Von Jessica Sturmberg |
    Man kann nicht sagen, dass das kulturelle Leben in Island seit dem Bankencrash vor fast drei Jahren gelitten hätte. Die Kunstszene ist unkonventionell, unabhängig, lebendig. Enthusiasmus und Kreativität machen den "isländischen Spirit” aus, beschreibt Schriftsteller Sigurjón Sigurdsson, bekannt unter dem Künstlernamen Sjón.

    "Man hat das Gefühl, ein Recht darauf zu haben, ein Buch zu schreiben, eine CD herauszugeben oder einen Film zu produzieren. Jeder kann jetzt das kulturelle Leben bereichern. Und es geht dabei nicht so sehr um Qualität, sondern darum, dass einfach Kultur entsteht.”"

    So weit, so wunderbar, könnte man meinen. Wäre da nicht dieses Unbehagen, das Islands Intellektuelle in diesen Tagen empfinden.

    ""Es fehlt in dieser Gesellschaft eine Debattenkultur. Wir haben nur wenig Erfahrung damit, soziale Themen zu diskutieren.
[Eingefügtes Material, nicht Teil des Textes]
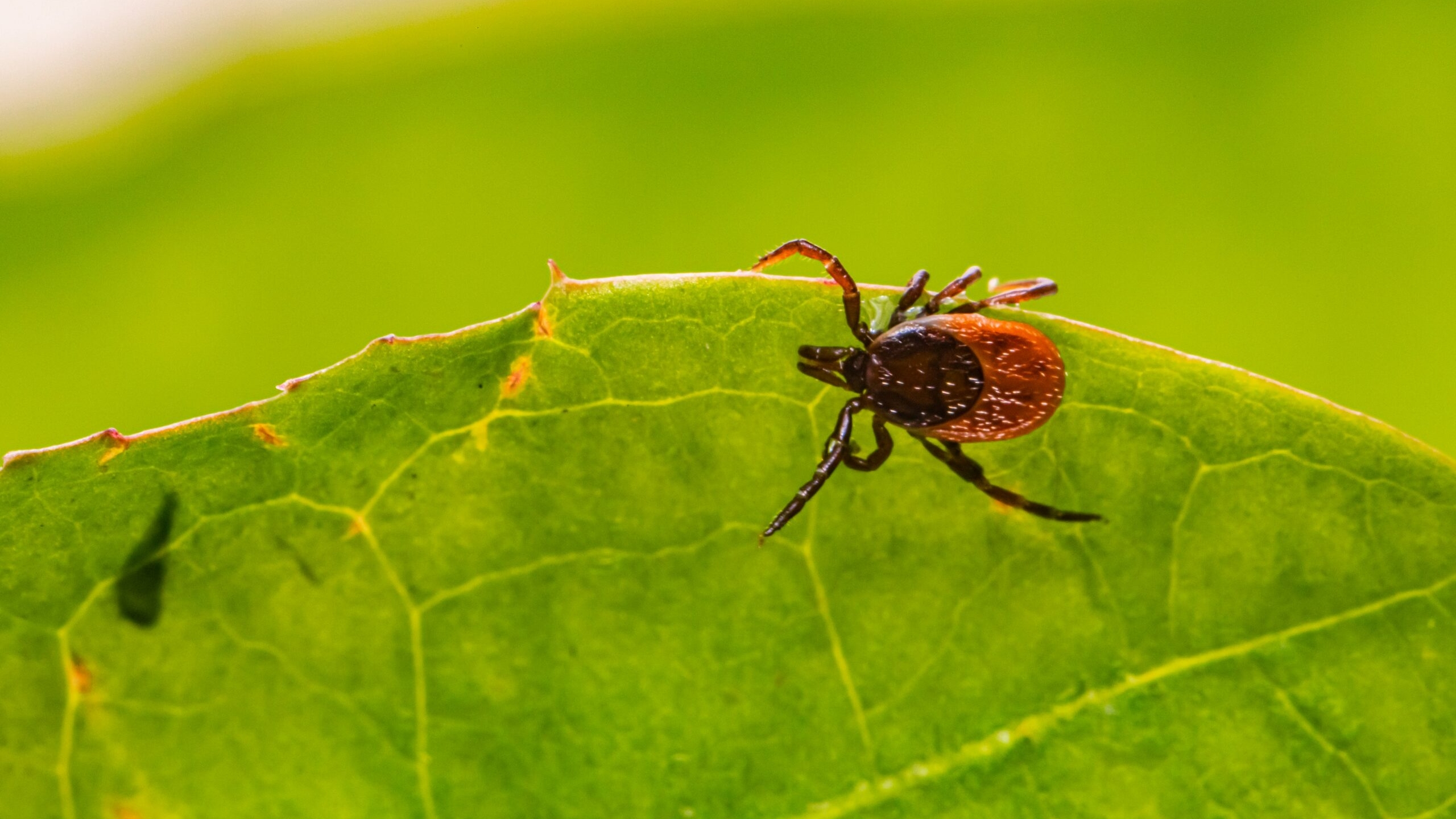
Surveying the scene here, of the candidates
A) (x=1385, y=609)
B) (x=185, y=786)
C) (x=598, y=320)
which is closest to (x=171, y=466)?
(x=185, y=786)

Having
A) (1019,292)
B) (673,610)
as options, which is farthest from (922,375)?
(673,610)

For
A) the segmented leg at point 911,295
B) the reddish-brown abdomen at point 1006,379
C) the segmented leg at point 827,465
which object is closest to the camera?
the segmented leg at point 827,465

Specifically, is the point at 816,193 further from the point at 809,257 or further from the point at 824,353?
the point at 824,353

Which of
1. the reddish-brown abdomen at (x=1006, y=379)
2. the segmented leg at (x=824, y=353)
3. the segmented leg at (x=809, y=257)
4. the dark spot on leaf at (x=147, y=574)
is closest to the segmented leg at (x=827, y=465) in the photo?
Result: the segmented leg at (x=824, y=353)

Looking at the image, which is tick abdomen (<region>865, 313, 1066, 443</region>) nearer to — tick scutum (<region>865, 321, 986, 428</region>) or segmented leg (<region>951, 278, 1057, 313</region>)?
tick scutum (<region>865, 321, 986, 428</region>)

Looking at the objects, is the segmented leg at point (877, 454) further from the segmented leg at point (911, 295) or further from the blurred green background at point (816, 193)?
the blurred green background at point (816, 193)

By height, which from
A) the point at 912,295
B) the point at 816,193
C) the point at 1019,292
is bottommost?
the point at 1019,292
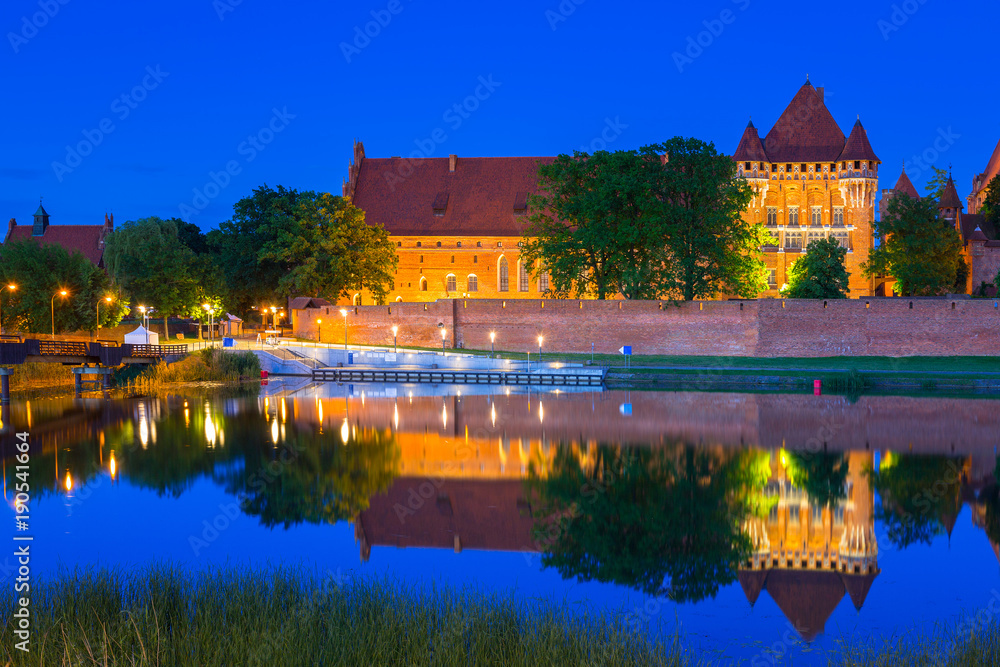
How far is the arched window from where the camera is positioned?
6003 centimetres

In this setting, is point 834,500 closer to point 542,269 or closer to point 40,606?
point 40,606

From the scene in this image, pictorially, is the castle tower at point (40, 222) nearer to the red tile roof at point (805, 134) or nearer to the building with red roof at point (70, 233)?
the building with red roof at point (70, 233)

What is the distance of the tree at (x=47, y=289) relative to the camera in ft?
140

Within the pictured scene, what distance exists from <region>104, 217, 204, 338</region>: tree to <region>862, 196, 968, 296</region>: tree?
41.0m

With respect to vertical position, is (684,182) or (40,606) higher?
A: (684,182)

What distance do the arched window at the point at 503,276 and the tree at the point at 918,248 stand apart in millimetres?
23043

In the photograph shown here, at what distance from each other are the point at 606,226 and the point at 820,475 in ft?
81.3

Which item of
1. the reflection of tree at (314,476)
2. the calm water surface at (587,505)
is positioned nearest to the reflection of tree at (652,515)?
the calm water surface at (587,505)

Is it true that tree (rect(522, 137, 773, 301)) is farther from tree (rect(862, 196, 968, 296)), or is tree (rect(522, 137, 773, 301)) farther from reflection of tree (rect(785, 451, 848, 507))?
reflection of tree (rect(785, 451, 848, 507))

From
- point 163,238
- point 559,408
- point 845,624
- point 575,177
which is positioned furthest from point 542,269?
point 845,624

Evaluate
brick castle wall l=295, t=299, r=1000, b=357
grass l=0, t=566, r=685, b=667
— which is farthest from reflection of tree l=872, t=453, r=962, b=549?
brick castle wall l=295, t=299, r=1000, b=357

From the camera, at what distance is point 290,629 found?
8656 mm

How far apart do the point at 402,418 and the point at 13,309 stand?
83.9 ft

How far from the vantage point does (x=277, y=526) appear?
1537 cm
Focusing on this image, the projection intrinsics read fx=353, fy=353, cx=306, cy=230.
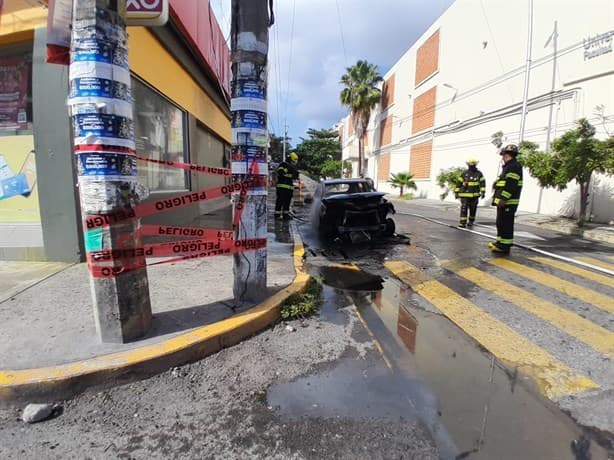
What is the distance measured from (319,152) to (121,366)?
234ft

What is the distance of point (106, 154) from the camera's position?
2.66m

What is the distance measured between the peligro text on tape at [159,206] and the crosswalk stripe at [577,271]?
4986 mm

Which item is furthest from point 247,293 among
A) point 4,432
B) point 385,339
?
point 4,432

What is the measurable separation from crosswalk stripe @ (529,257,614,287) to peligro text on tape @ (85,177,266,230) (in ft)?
16.4

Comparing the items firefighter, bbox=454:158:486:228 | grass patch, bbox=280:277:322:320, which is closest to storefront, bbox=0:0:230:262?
grass patch, bbox=280:277:322:320

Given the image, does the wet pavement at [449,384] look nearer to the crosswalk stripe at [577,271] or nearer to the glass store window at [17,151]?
the crosswalk stripe at [577,271]

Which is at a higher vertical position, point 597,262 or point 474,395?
point 597,262

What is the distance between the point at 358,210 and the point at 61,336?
5.48 metres

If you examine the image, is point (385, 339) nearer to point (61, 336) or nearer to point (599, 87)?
point (61, 336)

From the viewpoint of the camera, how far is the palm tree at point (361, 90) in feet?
125

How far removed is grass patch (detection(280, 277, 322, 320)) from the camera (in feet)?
12.4

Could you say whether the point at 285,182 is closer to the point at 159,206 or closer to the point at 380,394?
the point at 159,206

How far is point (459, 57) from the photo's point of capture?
22328 mm

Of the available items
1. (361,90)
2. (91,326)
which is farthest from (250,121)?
(361,90)
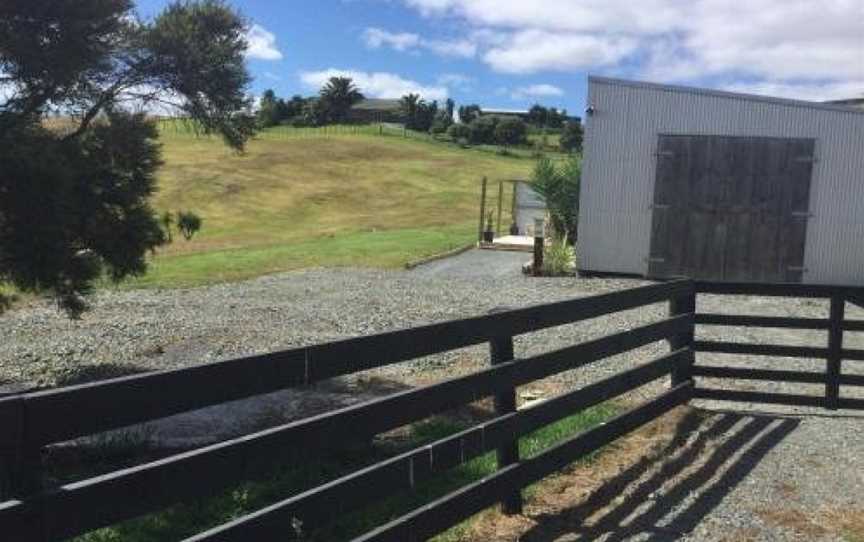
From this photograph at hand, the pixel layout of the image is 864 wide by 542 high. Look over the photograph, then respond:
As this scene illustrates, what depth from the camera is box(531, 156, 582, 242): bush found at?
76.1 ft

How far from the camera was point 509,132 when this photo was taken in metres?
96.5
Die Presse war nie eine unabhängige, investigative Presse.”"

    In einer kleinen Gesellschaft, in der die Bindungen so eng sind, in der man sich kennt, fällt es schwerer, anderen auf die Füße zu treten.
    Und die Wirkung der Proteste des Krisenherbstes ist verpufft, befürchtet Kristín Steinsdóttir, Vorsitzende des Schriftstellerverbandes:

    ""Ich weiß, man kann keinen verurteilen, ehe man voll und ganz weiß, dass derjenige verurteilt werden kann oder soll. Man muss Geduld haben, aber es ist irgendwie doch – das neue Island, wo ist das?"

    Die Zeit arbeitet gegen diejenigen, die die Selbsterneuerung vorantreiben wollen. Etwa die Mitglieder des Verfassungsrates, 25 Bürger des Landes, darunter ein Pastor, eine Regisseurin, ein Landwirt, eine Ärztin, ein Wirtschaftsprofessor. Sie haben einen Entwurf für eine neue Verfassung ausgearbeitet, in der Verantwortung und Transparenz festgeschrieben werden. In der erstmals auch der Erhalt der Natur verankert ist.
    Das Parlament entscheidet, ob diese Verfassung inkraft tritt oder in der Schublade verschwindet. Umso wichtiger sei es daher jetzt, dass die Öffentlichkeit sich mit den Grundwerten auseinandersetzt, betont Salvör Nordal, Philosophie-Professorin und Sprecherin des Verfassungsrates:

    "Meine Vorstellung ist, dass wir eine ernsthafte Diskussion im Geiste Hannah Arendts führen. Und den öffentlichen Raum als einen wichtigen Raum für Diskussion und Dialog verstehen über die Themen, die wir als Gesellschaft aufgreifen müssen.”"

    Doch während der Verfassungsrat sich monatelang Gedanken über einen Neuanfang gemacht hat, arbeiteten die Verursacher der Krise längst an einer Umdeutung der Geschichte, meint der Journalist Jóhann Hauksson:

    ""Zum Beispiel wird die einst bedeutendste Zeitung Morgunblaðið inzwischen von einflussreichen Unternehmern in der Fischindustrie betrieben. Und ausgerechnet Davíð Oddsson, der 13 Jahre lang Ministerpräsident war und dann während des Bankencrashs Chef der Zentralbank, ist der Chefredakteur! In dieser Funktion kann er die Geschichte umschreiben.
    Es macht mich betroffen, wie schnell alles in Vergessenheit gerät, was geschehen ist, wer dafür verantwortlich ist.”"

    Jóhann Hauksson arbeitet deshalb an einem Buch "Valdaþræðir” – "Fäden der Macht”. Es zeigt, dass im Hintergrund längst wieder die alten Verteilungskämpfe geführt werden. Die isländische Gesellschaft steht am Scheideweg:

    ""Natürlich gibt es Hoffnung. Zum Beispiel der Erfolg der Besten Partei bei der Kommunalwahl in Reykjavík letztes Jahr."

    Schriftsteller Sjón ist begeistert darüber, dass Bürger, vornehmlich Künstler ihr Schicksal selbst in die Hand genommen, eine neue Partei gegründet haben. Mit dem Comedian Jón Gnarr an der Spitze als Bürgermeister von Reykjavík. Auch Sjón macht bei der "Besten Partei" mit, als Mitglied im Rat für Menschenrechte:

    ""Es ist sehr interessant zu sehen, wie gewöhnliche Bürger ohne jedweden politischen Background den zweitgrößten Rechtsträger des Landes, die Stadt Reykjavik führen können. Und sie stellen fest, dass Politik keine Nuklearwissenschaft ist, sondern etwas, das von Leuten gemacht werden kann, die einfach Erfahrung aus dem Leben mitbringen.”"

    Vor allem aber ist es dieser isländische Spirit, der sie antreibt. Dass in der Gesellschaft jeder etwas erreichen kann, wenn er sich das vornimmt. Die Frage könnte am Ende sein, wer wen verändert, die Künstler die Politik oder die Politik die Künstler.